Fox News reports today that their poll shows that “66 percent of the nearly 1,000 people surveyed nationally said there should be a path to citizenship if a person meets requirements such as paying back taxes and learning English. That goes further than Gingrich’s proposal, which just allows people who – in the example he gave – have lived here for 25 or more years to work here legally, but not be on a path to citizenship.”

In mid-November, GOP presidential candidate Newt Gingrich said, “I don’t see how the — the party that says it’s the party of the family is going to adopt an immigration policy which destroys families that have been here a quarter-century. And I’m prepared to take the heat for saying, ‘Let’s be humane in enforcing the law without giving them citizenship, but by finding a way to create legality so that they are not separated from their families.’”

The Fox poll adds that “regardless of political party affiliation, most respondents supported a path to legalization.”

Fox also shows that 26 percent of Republicans “want the deportation of all undocumented immigrants,” but “the percentage that did was dramatically smaller than those favoring giving a break to immigrants who meet certain criteria.”

Latino Decisions writes today: “The greatest cliché in politics today as it relates to Latinos is the notion that Latinos are Republicans; they just don’t know it yet,” adding that “whether or not the GOP wants to commit to representing the fastest-growing segment of the population by appealing to their interests is still an open question, but the research has shown that Latinos will respond if Republicans reach out to them.”

Latino Decisions asked those it surveyed whether a vice-presidential run by Sen. Marco Rubio, R-Fla., would “have any effect on their likelihood of voting Republican.” Poll results showed that 26 percent of independents and 30 percent of Hispanics between the age of 18 and 35″are more likely to vote Republican” with Rubio on the ticket.

Rubio said in mid-November he will not consider a vice-presidential run, adding that legal and illegal immigration remains a problem that needs to be confronted. He added that the Republican Party “should be the pro-legal immigration party,” saying it’s time for GOP candidates to start talking about “what are we for” and about “how we modernize our legal immigration system.”

The Los Angeles Times asks today:

Does Rubio really hold the Republican Party’s key to millions of Latino voters in swing states? Outside Florida, many Latinos don’t even know who he is yet. And the evidence suggests that, once they do, Rubio will have an uphill climb despite his Hispanic name.

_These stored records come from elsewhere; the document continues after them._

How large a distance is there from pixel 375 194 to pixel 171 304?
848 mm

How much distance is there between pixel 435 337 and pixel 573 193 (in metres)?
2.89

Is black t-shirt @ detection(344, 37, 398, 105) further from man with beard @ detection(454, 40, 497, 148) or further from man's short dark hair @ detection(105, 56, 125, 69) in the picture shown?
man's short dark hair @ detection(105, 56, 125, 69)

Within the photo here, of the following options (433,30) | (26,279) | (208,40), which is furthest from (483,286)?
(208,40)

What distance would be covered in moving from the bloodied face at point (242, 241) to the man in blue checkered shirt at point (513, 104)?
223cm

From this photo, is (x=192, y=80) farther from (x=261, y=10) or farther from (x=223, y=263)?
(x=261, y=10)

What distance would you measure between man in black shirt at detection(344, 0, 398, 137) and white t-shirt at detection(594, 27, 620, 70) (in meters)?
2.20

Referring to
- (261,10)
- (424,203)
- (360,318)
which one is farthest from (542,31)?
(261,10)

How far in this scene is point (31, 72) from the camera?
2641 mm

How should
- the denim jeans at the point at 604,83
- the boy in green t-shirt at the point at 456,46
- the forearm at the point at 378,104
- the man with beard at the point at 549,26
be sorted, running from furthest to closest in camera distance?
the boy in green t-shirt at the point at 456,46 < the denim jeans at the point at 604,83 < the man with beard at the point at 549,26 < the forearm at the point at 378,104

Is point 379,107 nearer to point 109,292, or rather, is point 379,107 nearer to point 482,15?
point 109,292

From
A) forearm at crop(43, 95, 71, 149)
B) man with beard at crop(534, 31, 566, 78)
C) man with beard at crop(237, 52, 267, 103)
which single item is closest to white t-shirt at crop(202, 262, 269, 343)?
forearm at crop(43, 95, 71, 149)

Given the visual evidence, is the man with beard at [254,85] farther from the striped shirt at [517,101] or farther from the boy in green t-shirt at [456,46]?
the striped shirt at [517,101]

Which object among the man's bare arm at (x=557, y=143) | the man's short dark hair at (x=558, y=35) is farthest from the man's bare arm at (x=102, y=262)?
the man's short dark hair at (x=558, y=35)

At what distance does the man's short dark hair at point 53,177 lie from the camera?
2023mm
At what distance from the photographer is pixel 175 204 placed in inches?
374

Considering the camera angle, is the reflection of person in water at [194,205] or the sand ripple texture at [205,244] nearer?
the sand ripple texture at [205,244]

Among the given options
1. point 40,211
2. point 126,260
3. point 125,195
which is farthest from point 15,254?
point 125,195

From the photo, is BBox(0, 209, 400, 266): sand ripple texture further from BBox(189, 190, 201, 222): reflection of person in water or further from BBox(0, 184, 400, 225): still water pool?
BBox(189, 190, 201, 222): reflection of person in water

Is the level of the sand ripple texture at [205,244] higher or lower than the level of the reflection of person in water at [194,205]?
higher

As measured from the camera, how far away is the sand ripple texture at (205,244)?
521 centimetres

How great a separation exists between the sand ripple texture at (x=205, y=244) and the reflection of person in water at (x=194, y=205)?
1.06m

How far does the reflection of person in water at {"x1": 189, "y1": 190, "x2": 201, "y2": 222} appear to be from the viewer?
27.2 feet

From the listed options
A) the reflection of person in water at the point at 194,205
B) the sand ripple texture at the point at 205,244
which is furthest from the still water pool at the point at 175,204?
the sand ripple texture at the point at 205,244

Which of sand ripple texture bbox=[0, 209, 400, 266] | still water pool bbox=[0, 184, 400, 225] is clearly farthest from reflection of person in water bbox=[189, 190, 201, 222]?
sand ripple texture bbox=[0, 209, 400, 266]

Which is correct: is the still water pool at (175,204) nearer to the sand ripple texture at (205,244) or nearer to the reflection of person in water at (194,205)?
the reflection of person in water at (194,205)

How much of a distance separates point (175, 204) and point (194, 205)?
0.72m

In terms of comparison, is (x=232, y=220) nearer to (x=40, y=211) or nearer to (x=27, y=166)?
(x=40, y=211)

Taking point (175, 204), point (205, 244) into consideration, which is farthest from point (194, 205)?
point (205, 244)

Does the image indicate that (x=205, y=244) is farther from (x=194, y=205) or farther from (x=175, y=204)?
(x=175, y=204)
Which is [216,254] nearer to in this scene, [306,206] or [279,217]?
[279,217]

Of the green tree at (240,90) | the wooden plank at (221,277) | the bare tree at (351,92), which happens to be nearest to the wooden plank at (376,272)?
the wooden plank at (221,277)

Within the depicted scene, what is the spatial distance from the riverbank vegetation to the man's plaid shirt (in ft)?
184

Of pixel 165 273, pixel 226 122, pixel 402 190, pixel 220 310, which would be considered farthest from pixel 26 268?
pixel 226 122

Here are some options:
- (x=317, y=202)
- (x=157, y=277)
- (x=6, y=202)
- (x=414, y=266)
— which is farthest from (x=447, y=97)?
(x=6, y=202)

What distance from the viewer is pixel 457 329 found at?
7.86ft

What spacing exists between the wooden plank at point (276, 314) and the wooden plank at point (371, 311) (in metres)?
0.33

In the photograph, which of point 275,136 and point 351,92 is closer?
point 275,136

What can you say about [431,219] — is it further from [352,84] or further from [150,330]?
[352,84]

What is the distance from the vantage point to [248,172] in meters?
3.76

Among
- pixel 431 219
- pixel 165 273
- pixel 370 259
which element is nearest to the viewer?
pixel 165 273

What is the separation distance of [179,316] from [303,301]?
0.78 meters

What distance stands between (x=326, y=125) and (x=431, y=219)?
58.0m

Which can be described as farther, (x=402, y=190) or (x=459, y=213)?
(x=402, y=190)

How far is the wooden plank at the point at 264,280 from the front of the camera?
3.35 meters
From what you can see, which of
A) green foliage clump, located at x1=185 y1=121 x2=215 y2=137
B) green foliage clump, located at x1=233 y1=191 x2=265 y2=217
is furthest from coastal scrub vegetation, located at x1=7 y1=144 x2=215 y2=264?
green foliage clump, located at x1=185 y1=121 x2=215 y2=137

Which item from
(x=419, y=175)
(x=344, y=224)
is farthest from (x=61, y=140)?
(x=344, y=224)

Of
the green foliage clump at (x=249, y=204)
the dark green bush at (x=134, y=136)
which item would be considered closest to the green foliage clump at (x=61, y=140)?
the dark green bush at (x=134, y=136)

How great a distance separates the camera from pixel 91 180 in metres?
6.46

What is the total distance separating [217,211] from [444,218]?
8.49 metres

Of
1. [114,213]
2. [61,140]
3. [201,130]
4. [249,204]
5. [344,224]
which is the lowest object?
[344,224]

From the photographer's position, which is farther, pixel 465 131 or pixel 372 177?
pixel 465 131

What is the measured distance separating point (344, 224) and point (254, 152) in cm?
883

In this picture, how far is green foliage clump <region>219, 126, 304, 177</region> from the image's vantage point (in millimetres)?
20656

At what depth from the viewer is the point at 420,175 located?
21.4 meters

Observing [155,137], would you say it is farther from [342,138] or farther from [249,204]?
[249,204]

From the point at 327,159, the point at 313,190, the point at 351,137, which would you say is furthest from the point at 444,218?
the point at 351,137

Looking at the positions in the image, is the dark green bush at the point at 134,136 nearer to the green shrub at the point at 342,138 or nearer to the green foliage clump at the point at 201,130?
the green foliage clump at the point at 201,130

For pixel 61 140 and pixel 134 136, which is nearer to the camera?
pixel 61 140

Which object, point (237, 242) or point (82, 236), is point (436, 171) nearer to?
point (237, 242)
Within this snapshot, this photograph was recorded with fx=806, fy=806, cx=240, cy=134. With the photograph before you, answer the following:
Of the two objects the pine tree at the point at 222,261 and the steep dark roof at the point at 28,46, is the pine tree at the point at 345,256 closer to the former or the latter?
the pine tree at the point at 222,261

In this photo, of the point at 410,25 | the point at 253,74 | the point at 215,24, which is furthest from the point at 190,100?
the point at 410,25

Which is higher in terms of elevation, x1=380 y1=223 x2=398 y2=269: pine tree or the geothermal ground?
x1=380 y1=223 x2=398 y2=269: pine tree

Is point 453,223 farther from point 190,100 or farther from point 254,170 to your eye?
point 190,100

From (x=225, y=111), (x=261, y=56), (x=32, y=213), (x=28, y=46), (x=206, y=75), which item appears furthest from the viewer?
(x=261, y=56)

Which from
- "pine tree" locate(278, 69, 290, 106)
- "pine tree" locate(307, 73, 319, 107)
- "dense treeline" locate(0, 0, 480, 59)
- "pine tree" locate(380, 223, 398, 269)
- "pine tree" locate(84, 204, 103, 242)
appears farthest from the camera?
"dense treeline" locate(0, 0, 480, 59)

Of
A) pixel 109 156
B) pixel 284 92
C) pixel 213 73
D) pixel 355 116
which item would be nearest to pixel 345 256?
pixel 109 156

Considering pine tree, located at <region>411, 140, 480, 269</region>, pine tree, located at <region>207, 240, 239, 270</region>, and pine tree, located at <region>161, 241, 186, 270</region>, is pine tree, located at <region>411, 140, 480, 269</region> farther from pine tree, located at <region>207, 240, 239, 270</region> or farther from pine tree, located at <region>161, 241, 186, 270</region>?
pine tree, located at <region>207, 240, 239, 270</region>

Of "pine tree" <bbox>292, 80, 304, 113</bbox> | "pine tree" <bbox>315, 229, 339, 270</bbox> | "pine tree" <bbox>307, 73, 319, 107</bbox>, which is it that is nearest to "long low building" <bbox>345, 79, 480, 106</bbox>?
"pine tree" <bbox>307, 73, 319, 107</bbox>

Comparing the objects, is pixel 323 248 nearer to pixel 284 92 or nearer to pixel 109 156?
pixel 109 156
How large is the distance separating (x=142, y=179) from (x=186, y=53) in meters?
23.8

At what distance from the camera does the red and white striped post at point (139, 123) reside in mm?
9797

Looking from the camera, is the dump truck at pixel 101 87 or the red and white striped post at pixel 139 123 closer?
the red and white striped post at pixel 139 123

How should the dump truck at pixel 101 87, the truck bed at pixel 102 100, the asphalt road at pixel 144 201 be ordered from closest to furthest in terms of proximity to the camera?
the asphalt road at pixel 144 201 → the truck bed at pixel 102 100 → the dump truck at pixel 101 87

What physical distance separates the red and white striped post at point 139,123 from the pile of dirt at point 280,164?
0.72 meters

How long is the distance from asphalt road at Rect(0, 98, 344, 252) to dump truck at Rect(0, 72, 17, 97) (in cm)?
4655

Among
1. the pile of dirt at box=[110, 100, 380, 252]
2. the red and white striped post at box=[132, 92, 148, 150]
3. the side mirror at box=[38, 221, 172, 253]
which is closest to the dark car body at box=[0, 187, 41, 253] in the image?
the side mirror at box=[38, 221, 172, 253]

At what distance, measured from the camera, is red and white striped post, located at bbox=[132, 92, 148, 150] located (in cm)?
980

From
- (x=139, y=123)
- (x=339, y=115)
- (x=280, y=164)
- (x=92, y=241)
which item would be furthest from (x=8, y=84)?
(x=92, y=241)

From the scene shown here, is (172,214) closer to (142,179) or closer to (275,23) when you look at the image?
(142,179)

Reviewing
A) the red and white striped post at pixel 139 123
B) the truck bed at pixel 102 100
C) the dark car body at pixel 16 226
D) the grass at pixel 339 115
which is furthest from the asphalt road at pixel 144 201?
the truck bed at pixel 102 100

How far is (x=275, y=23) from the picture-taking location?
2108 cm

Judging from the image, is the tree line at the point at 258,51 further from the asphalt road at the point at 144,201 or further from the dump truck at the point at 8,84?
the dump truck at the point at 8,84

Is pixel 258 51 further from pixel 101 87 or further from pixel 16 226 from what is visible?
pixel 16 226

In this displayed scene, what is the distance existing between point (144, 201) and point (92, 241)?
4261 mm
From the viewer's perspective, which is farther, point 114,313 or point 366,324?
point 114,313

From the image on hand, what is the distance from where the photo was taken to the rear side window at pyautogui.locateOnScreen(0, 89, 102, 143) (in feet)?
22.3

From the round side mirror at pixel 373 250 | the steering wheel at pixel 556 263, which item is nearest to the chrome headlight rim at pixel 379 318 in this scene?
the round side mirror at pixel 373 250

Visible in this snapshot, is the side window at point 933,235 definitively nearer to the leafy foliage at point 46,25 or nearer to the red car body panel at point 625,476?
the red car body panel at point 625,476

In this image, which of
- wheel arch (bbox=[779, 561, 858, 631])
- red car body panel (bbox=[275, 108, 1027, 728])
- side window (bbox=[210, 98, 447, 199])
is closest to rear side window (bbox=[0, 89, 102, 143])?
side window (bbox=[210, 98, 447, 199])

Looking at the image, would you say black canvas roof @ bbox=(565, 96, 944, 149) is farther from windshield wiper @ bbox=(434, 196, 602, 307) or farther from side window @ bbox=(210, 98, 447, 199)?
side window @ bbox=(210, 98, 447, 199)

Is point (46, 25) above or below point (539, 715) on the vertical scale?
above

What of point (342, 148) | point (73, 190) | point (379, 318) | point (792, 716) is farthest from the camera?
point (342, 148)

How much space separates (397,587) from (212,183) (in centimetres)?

The Times adds that “many of Rubio’s home-state voters, who know him best, appear to view him as a Tea Party conservative who happens to be Latino, rather than the other way around,” and he is a “Cuban American, which makes him a minority among the nation’s Latinos, most of whom are Mexican American. (Only about 4% of U.S. Latinos are of Cuban ancestry.)”

The conservative Hispanic Leadership Network and Resurgent Republic (a conservative survey and focus group organization) conducted 1,200 interviews with Hispanic voters in Florida, Colorado, and New Mexico in September.

The resurgent Republic wrote that to “remain competitive” in 2012, “Republicans do not need to win a majority of Hispanics nationwide, or within these states,” adding that, “despite the clear opportunities for Republicans among Hispanic voters in these three states, Republican positions on immigration reform continue to be at odds with the overwhelming majority of Hispanic voters.”